REQUIRED WORK:
1) Summarize the forum thread about finding a band for a private party in two sentences.
2) Extend the forum thread about finding a band for a private party, picking up after its last reply.

# Looking for band



## FISH BAIT (Jun 7, 2004)

My wife and I are looking for a local band to play a private party on October 15, in the Alvin Tx area. The gig will be some where between 7:00 and 11:00, 3 to 4 hrs of music, and the sets can be devided however works best. What we would like is a good variety of country, old and new, southern rock, and texas music. It will be a mature croud, and the band will be welcome to join in the party. Any sugestion will be appriceated.

Thanks FB


----------



## onesourceoil (Apr 22, 2005)

*Band*

You might give a shout to Clay Crockett and the Shotgun Riders. They're from Victoria but they play everywhere. I consider myself a judge of good music and these boys are good. I think you can email him at [email protected].

SOURCE MATERIAL:
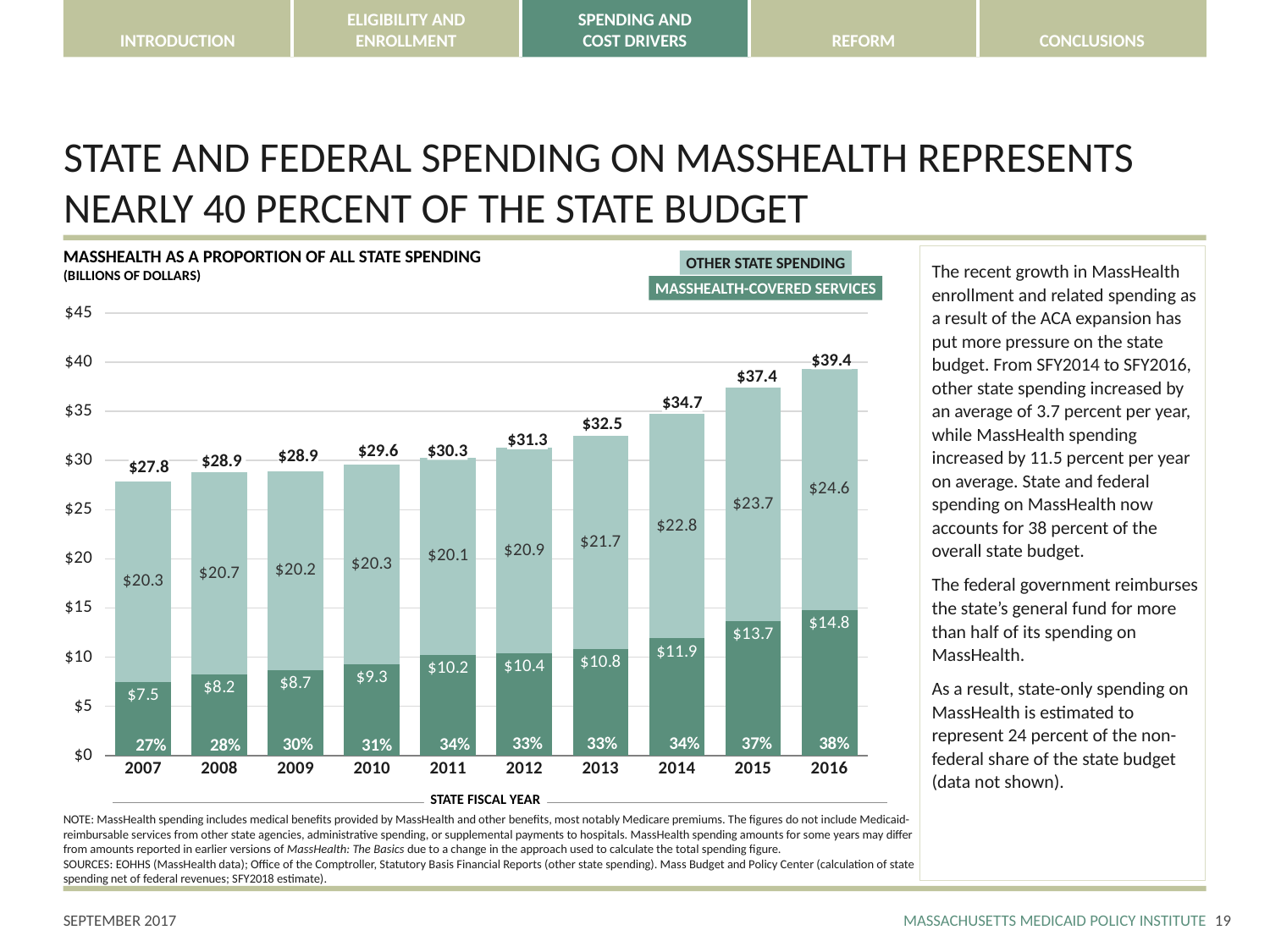
What is the total state spending shown for 2013? $32.5 What is the difference between the total state spending in 2016 and in 2007? $11.6 How many state fiscal years are shown on the x axis? 10 What is the MassHealth-covered services value for 2016? $14.8 Does total state spending rise or fall from 2007 to 2016? Rise What kind of chart is shown on the slide? Stacked bar chart Which year has the lowest MassHealth-covered services value? 2007 How many series does the legend list? 2 What percentage of state spending did MassHealth represent in 2015? 37% Which is larger, the MassHealth-covered services value in 2014 or in 2012? 2014 Which year has the highest total state spending? 2016 What is the other state spending value for 2007? $20.3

TASK RESPONSES:
1) A poster writing as FISH BAIT asks for suggestions of a local band to play a private party on October 15 in the Alvin, Texas area, with three to four hours of country, southern rock, and Texas music between 7:00 and 11:00. Another poster, onesourceoil, recommends Clay Crockett and the Shotgun Riders, a band from Victoria that plays everywhere.

2)
----------



## reeltimer (Feb 5, 2010)

PM Ibtsoom on 2cool!


----------



## 4 Ever-Fish N (Jun 10, 2006)

281-821-2022 Ask for David / service tech. May have to leave a msg. He is out in the field a lot. Cannot remember the bands name.....


----------



## FISH BAIT (Jun 7, 2004)

*Thanks*

Thanks for the tips! I wound up booking a guy named Moses Rangel. He is mostly clasic country and sounds good.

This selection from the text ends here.